Mabruk era un beduino de Alcázar Kebir. Le llamaban el Attar1. Desde que tenía uso de razón fue siempre vendedor ambulante.
Mabruk se casó tarde con Mabruka, una joven berebere negra de la tribu de los Ait Jacob.
Salió antes del amanecer. Rezó solo ante el desamparo de dios. El juez lo recibió con un gruñido. Mabruk le contó que era Attar y que viajaba mucho y que aquella vez había quedado cuatro años fuera de casa y que cuando regresó encontró en casa a cuatro niños hermosos y bien educados, gracias a dios, el clemente y misericordioso, y que para él eran sus hijos y los quiere como todo padre quiere a sus hijos desde que el mundo es mundo y desde que el hombre pronunció por primera vez la primera palabra, pero que la gente hablaba mucho y decía cosas sobre su mujer y eso le preocupaba sobremanera, porque atentaba en contra de su honestidad de hombre de fe, que ama a dios y teme su castigo.
El cadí mandó llamar a Mabruka.
Le recitó los hechos y ella dijo:
– Señor cadí, mi marido viaja mucho y lo hace por nosotros.

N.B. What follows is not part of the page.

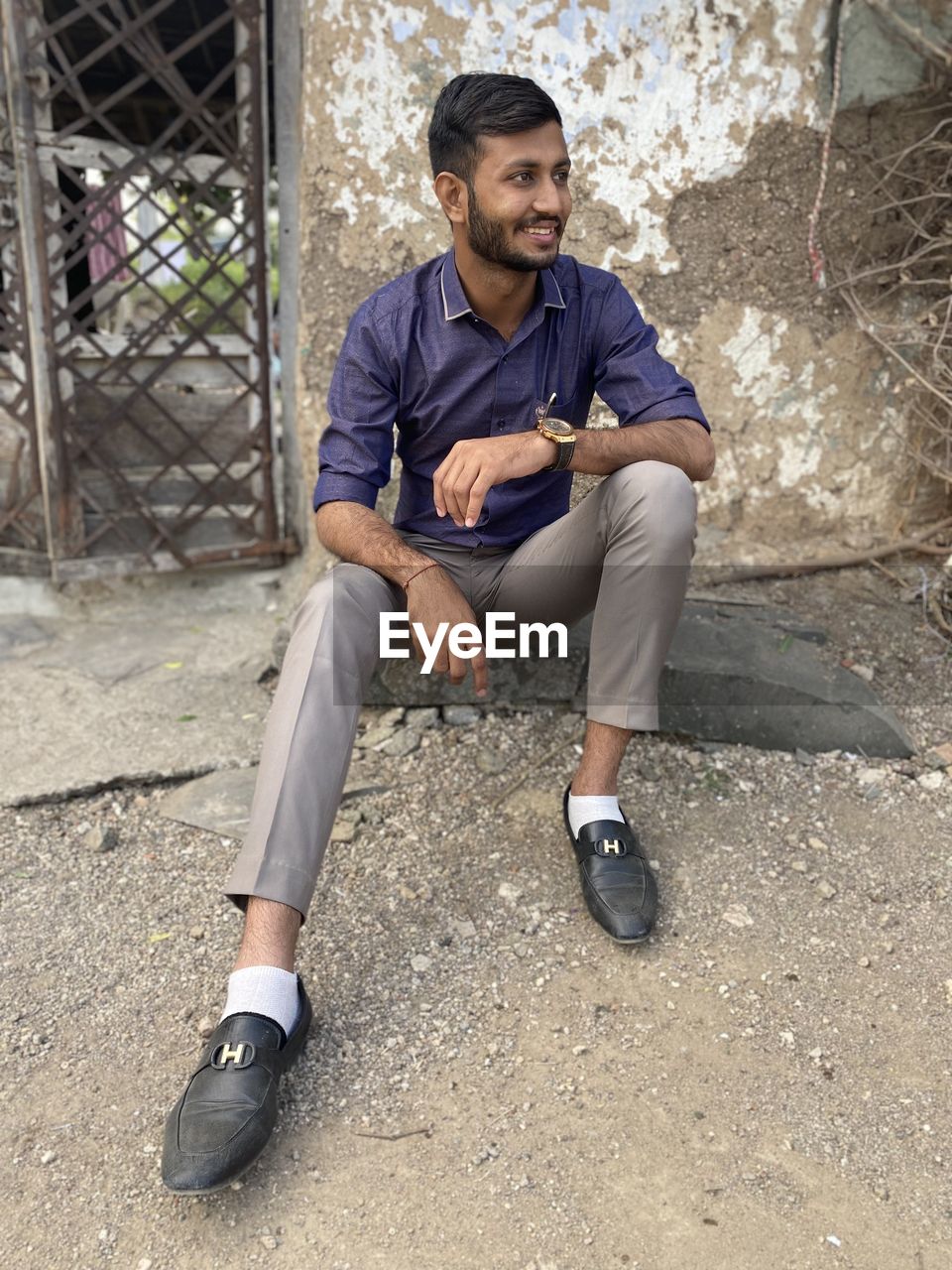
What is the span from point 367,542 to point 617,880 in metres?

A veces no lo veo en tres o cuatro años. Usted que conoce las leyes de dios sabe que la soledad es también femenina y es la misma que acompaña a mi amado Mabruk en sus largos viajes. Así que cuando le echo de menos, cosa que ocurre con frecuencia, me pongo su pantalón y me acuesto. Disfruto, a dios gracia, y para gloria del todopoderoso, me quedo embarazada. Estos hijos son nuestros, señor cadí y dios lo sabe.
El juez envuelto en su albornoz blanco miró a Mabruka y dijo:
–¿Has oído lo que dijo tu mujer? Esos niños son tuyos, pero por encima de todo, son criaturas del Islam.
Mabruk cogió a Mabruka de la mano y volvieron a casa. Por la noche viajaron juntos al espacio al que sólo el deseo tiene acceso. Cuando ella quedó dormida, contempló la carne de su boca y agradeció al creador de tanta belleza reunida en un hermoso rostro.
Al día siguiente, se despertó al amanecer sin hacer ruido, preparó sus recuas y emprendió un nuevo viaje hacia la sabiduría de los humildes.